The guy laughed. He was almost as big as Ronon, only hopefully not as fast. “Women and a little kid. Yeah, you try it.”

“Suit yourself,” John said, stepping forward into guard, covering Teyla’s left so she could attack with her good side. Teyla’s good side with sticks was better than both his sides, any day. Three on four wasn’t bad odds. Time to plow on in. He rushed forward, stick in hand.

By himself. Three of the thugs bore down on him, and he barely countered their moves.

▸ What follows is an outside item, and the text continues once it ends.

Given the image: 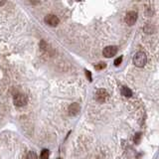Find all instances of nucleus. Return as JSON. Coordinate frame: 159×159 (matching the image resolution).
I'll return each instance as SVG.
<instances>
[{"instance_id": "1", "label": "nucleus", "mask_w": 159, "mask_h": 159, "mask_svg": "<svg viewBox=\"0 0 159 159\" xmlns=\"http://www.w3.org/2000/svg\"><path fill=\"white\" fill-rule=\"evenodd\" d=\"M13 102L16 106H24L28 102V98L22 93H15L13 95Z\"/></svg>"}, {"instance_id": "2", "label": "nucleus", "mask_w": 159, "mask_h": 159, "mask_svg": "<svg viewBox=\"0 0 159 159\" xmlns=\"http://www.w3.org/2000/svg\"><path fill=\"white\" fill-rule=\"evenodd\" d=\"M146 61H147V57H146L145 53L143 52H137L135 54V56L133 57V63L136 67H143L146 64Z\"/></svg>"}, {"instance_id": "3", "label": "nucleus", "mask_w": 159, "mask_h": 159, "mask_svg": "<svg viewBox=\"0 0 159 159\" xmlns=\"http://www.w3.org/2000/svg\"><path fill=\"white\" fill-rule=\"evenodd\" d=\"M136 20H137V13L135 11L127 12V14L125 15V18H124L125 23H126L127 25H129V26L134 25Z\"/></svg>"}, {"instance_id": "4", "label": "nucleus", "mask_w": 159, "mask_h": 159, "mask_svg": "<svg viewBox=\"0 0 159 159\" xmlns=\"http://www.w3.org/2000/svg\"><path fill=\"white\" fill-rule=\"evenodd\" d=\"M44 20H45V22L47 23L49 26H52V27L58 26L60 23L59 18H58L56 15H54V14H48V15H46Z\"/></svg>"}, {"instance_id": "5", "label": "nucleus", "mask_w": 159, "mask_h": 159, "mask_svg": "<svg viewBox=\"0 0 159 159\" xmlns=\"http://www.w3.org/2000/svg\"><path fill=\"white\" fill-rule=\"evenodd\" d=\"M118 53V48L116 46H108L102 51V55L106 58H112Z\"/></svg>"}, {"instance_id": "6", "label": "nucleus", "mask_w": 159, "mask_h": 159, "mask_svg": "<svg viewBox=\"0 0 159 159\" xmlns=\"http://www.w3.org/2000/svg\"><path fill=\"white\" fill-rule=\"evenodd\" d=\"M108 98V92H106V90H104V89L99 90V91L97 92V94H96V99H97L98 102H106Z\"/></svg>"}, {"instance_id": "7", "label": "nucleus", "mask_w": 159, "mask_h": 159, "mask_svg": "<svg viewBox=\"0 0 159 159\" xmlns=\"http://www.w3.org/2000/svg\"><path fill=\"white\" fill-rule=\"evenodd\" d=\"M80 110H81L80 104H77V102H74V104H72L69 106V114L70 116H76L80 112Z\"/></svg>"}, {"instance_id": "8", "label": "nucleus", "mask_w": 159, "mask_h": 159, "mask_svg": "<svg viewBox=\"0 0 159 159\" xmlns=\"http://www.w3.org/2000/svg\"><path fill=\"white\" fill-rule=\"evenodd\" d=\"M121 93H122V95L124 96V97H127V98H129V97H131V96H132V92L130 91V89H128V88H126V87L122 88V90H121Z\"/></svg>"}, {"instance_id": "9", "label": "nucleus", "mask_w": 159, "mask_h": 159, "mask_svg": "<svg viewBox=\"0 0 159 159\" xmlns=\"http://www.w3.org/2000/svg\"><path fill=\"white\" fill-rule=\"evenodd\" d=\"M24 159H38V157H37V154L34 151H29L26 153Z\"/></svg>"}, {"instance_id": "10", "label": "nucleus", "mask_w": 159, "mask_h": 159, "mask_svg": "<svg viewBox=\"0 0 159 159\" xmlns=\"http://www.w3.org/2000/svg\"><path fill=\"white\" fill-rule=\"evenodd\" d=\"M49 150L48 149H43L41 152V154H40V158L41 159H49Z\"/></svg>"}, {"instance_id": "11", "label": "nucleus", "mask_w": 159, "mask_h": 159, "mask_svg": "<svg viewBox=\"0 0 159 159\" xmlns=\"http://www.w3.org/2000/svg\"><path fill=\"white\" fill-rule=\"evenodd\" d=\"M95 68L97 69V70H102L104 68H106V64H104V63H100V64L96 65Z\"/></svg>"}, {"instance_id": "12", "label": "nucleus", "mask_w": 159, "mask_h": 159, "mask_svg": "<svg viewBox=\"0 0 159 159\" xmlns=\"http://www.w3.org/2000/svg\"><path fill=\"white\" fill-rule=\"evenodd\" d=\"M85 72H86V75H87V78H88V80H89L90 82L93 81V79H92V73L90 72V71H88V70H86Z\"/></svg>"}, {"instance_id": "13", "label": "nucleus", "mask_w": 159, "mask_h": 159, "mask_svg": "<svg viewBox=\"0 0 159 159\" xmlns=\"http://www.w3.org/2000/svg\"><path fill=\"white\" fill-rule=\"evenodd\" d=\"M121 61H122V57L120 56V57L118 58V59L114 61V66H119V65H120V63H121Z\"/></svg>"}, {"instance_id": "14", "label": "nucleus", "mask_w": 159, "mask_h": 159, "mask_svg": "<svg viewBox=\"0 0 159 159\" xmlns=\"http://www.w3.org/2000/svg\"><path fill=\"white\" fill-rule=\"evenodd\" d=\"M30 2L33 4V5H37L39 3V0H30Z\"/></svg>"}, {"instance_id": "15", "label": "nucleus", "mask_w": 159, "mask_h": 159, "mask_svg": "<svg viewBox=\"0 0 159 159\" xmlns=\"http://www.w3.org/2000/svg\"><path fill=\"white\" fill-rule=\"evenodd\" d=\"M139 137H140V133H138V134H136V137H134V141H135V142H138Z\"/></svg>"}, {"instance_id": "16", "label": "nucleus", "mask_w": 159, "mask_h": 159, "mask_svg": "<svg viewBox=\"0 0 159 159\" xmlns=\"http://www.w3.org/2000/svg\"><path fill=\"white\" fill-rule=\"evenodd\" d=\"M6 1H7V0H0V6H3L4 4L6 3Z\"/></svg>"}, {"instance_id": "17", "label": "nucleus", "mask_w": 159, "mask_h": 159, "mask_svg": "<svg viewBox=\"0 0 159 159\" xmlns=\"http://www.w3.org/2000/svg\"><path fill=\"white\" fill-rule=\"evenodd\" d=\"M58 159H61V158H58Z\"/></svg>"}]
</instances>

“What the hell?” John yelled.

Teyla waded in next to him, smartly rapping with her stick the guy who had nearly decked John. “I am sorry! I thought it wiser to let them come to us.” She spun around in a flurry of kicks and movement, letting the momentum of her attacker carry him past her straight into Suua’s fist. One down.

“Let them come to us?” John was incredulous. “They’re on the edge of a steam pit!” He ducked under the flailing club of one of the thugs, unfortunately catching the second man’s blow right across his back. That hurt.

Teyla reversed direction, coming around in a long kick that barely missed John and connected with the man’s knee, dropping his leg out from under him. “We had the better ground,” she said serenely.

“So what?” John hit the man in the back of the head, knocking him sprawling. He didn’t seem inclined to get up.

He heard rather than felt the blow coming, in the rush of air preceding it. The third man’s torch butt connected with his left side, full force and momentum behind it, right on the sore ribs from the crash. John staggered backwards, unfortunately completely fouling Teyla in the process. It was about all she could do not to hit him with the attack she had half completed.

The man’s second blow hit Teyla as she backpedaled, catching her in the upper left arm. The cry that escaped her lips was unexpected. He’d never heard her cry out, no matter how hard she was hit. This blow hand landed on her bad shoulder.

John lowered his head and butted the man in the stomach, which did in fact distract him from Teyla. Unfortunately, it also brought the man’s club down on his back again. John staggered, the world spinning around him momentarily. Bad plan, hitting something with his head, he thought belatedly. Very bad plan.

He raised his head in time to see Suua catch the man around the throat, shaking him like a terrier with a rat.

John took a deep breath, straightening up. Oh yeah. Bad plan. The dizziness made the room seem to swoop around him. Teyla had stepped back, her lips white, her arm once again at an odd angle. The blow had popped her shoulder out again.

“Stay back!” The fourth thug had retreated to the edge of the steam pits, and he held Ailan before him, a stick against her throat forcing her head up. “Don’t come any closer!”

He could break her neck that way, John thought, without very much effort at all. It would be a stupid thing to do, because then he wouldn’t have a hostage, but the wild look on the man’s face suggested that maybe he wasn’t thinking that clearly. He could kill the girl in a panic, even if it doomed him with her.